PROVIDED TEXT:
- - - - - - -

Solutions Available?

There are a myriad of solutions available when it comes to choosing an API Gateway.  Few renowned ones include – 

  • Amazon API Gateway
  • Azure API Management
  • Apigee
  • Kong
  • Netflix Zuul
  • Express API Gateway

In my view, the primary factors that are taken into consideration while choosing a suitable API gateway are the following:-

  1. Deployment complexity – how easy or difficult is to deploy and maintain the gateway service itself
  1. Open Source vs proprietary – are extension plugins available readily? Is the free tier scalable as per your required traffic?
  1. On premise or cloud hosted – On-premise can add additional time to plan the deployment and maintain. However, cloud hosted solutions can add a bit of latency due to the extra hop and can reduce availability of your service if the vendor goes down.
  1. Community support – is there a considerable community using/following your solution where problems can be discussed.

How did HK leverage API gateway?

At HealthKart we chose Netflix Zuul API Gateway (Edge Service) as the front door for our microservices. We have embedded our authentication  & security validation at the gateway layer to avoid replication on multiple services. We use it for dynamically routing requests to different backend clusters as needed.

Also, we have implemented routing rules and done filter implementation. Say we want to append a special tag into the request header before it reaches the internal microservices, we can do it at this layer.

Netflix Zuul – What & How?

At a high level view, Zuul 2.0 is a Netty server that runs pre-filters (inbound filters), then proxies the request using a Netty client and then returns the response after running post-filters (outbound filters). The filters are where the core of the business logic happens for Zuul. They have the power to do a very large range of actions and can run at different parts of the request-response lifecycle.

Zuul works in conjunction with Netflix Eureka service. Eureka is a REST based service that is primarily used in the AWS cloud for locating services for the purpose of load balancing and failover of middle-tier servers. Zuul doesn’t generally maintain hard coded network locations (host names and port numbers) of backend microservices. Instead, it interacts with a service registry and dynamically obtains the target network locations.

- - - - - - -

SOURCE DATA:
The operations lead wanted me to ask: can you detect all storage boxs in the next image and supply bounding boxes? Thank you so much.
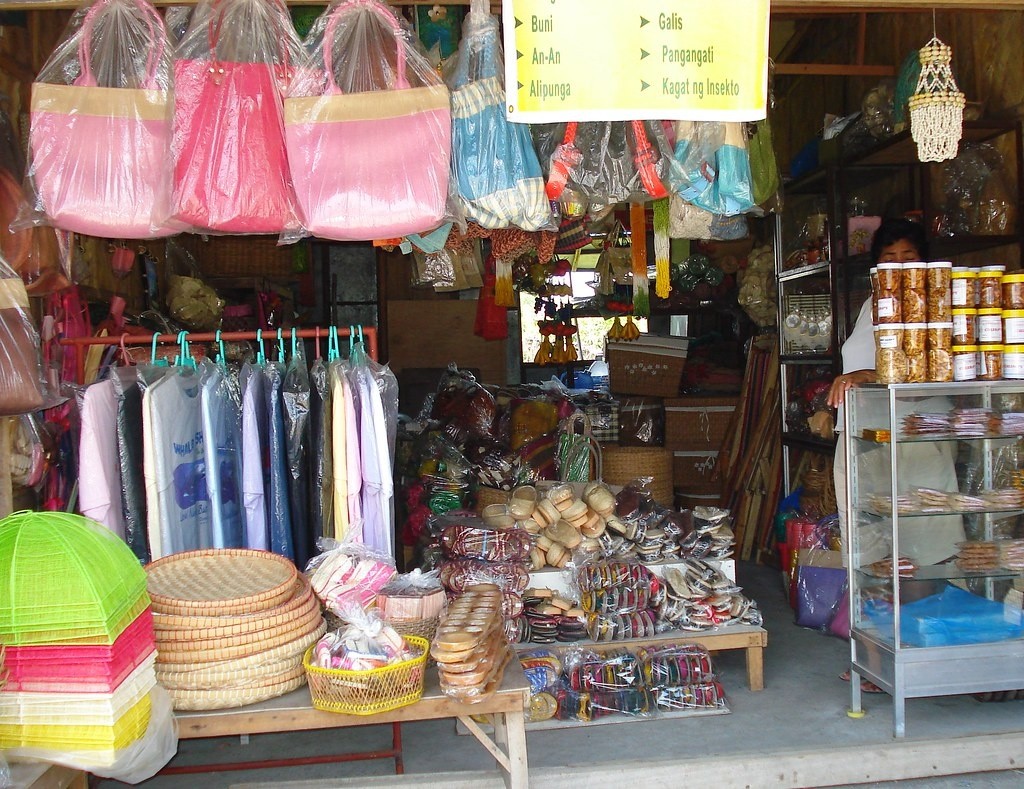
[596,443,676,510]
[664,396,740,453]
[672,451,730,497]
[672,491,730,538]
[618,396,664,447]
[608,335,690,398]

- - - - - - -

SET OF TASKS:
1. Rewrite part of the API gateway text, beginning at the words "In my view, the" and stopping after "vendor goes down.", with "Deployment complexity" replaced by "Setup complexity".
2. Pick up the API gateway text after its last sentence and write the next part.
The listing has no connection to the API gateway text.

RESULTS BY TASK:
1.
In my view, the primary factors that are taken into consideration while choosing a suitable API gateway are the following:-

  1. Setup complexity – how easy or difficult is to deploy and maintain the gateway service itself
  1. Open Source vs proprietary – are extension plugins available readily? Is the free tier scalable as per your required traffic?
  1. On premise or cloud hosted – On-premise can add additional time to plan the deployment and maintain. However, cloud hosted solutions can add a bit of latency due to the extra hop and can reduce availability of your service if the vendor goes down.

2.
To get this to working on our Edge microservice, spring boot has provided excellent in-build support , we just had to enable few configurations. Code snippet for the same is illustrated below:-

public class GatewayServiceApplication {

 public static void main(String[] args) {
   SpringApplication.run(GatewayServiceApplication.class, args);

At the respective microservice layer, we needed to integrate service discovery so that as soon as the microservice is up – it registers itself with the Eureka server registry. @EnableDiscoveryClient annotation in spring boot helps us achieve this.

The following properties at the client side helped us in enabling client registry:-

eureka.instance.hostname= xxx
eureka.client.region= default
eureka.client.registryFetchIntervalSeconds= 5
eureka.client.serviceUrl.defaultZone=  xxxx


An API Gateway service is a great add-on to have in the micro-services architecture and has definitely proved to be a boon for us. We have still not leveraged it to its maximum capacity and aim to use it for cross cutting concerns like logging, caching, etc in coming months. The end goal would be to have each and every microservice to be on-boarded on this API gateway to enable seamless communication between client to server and server to server.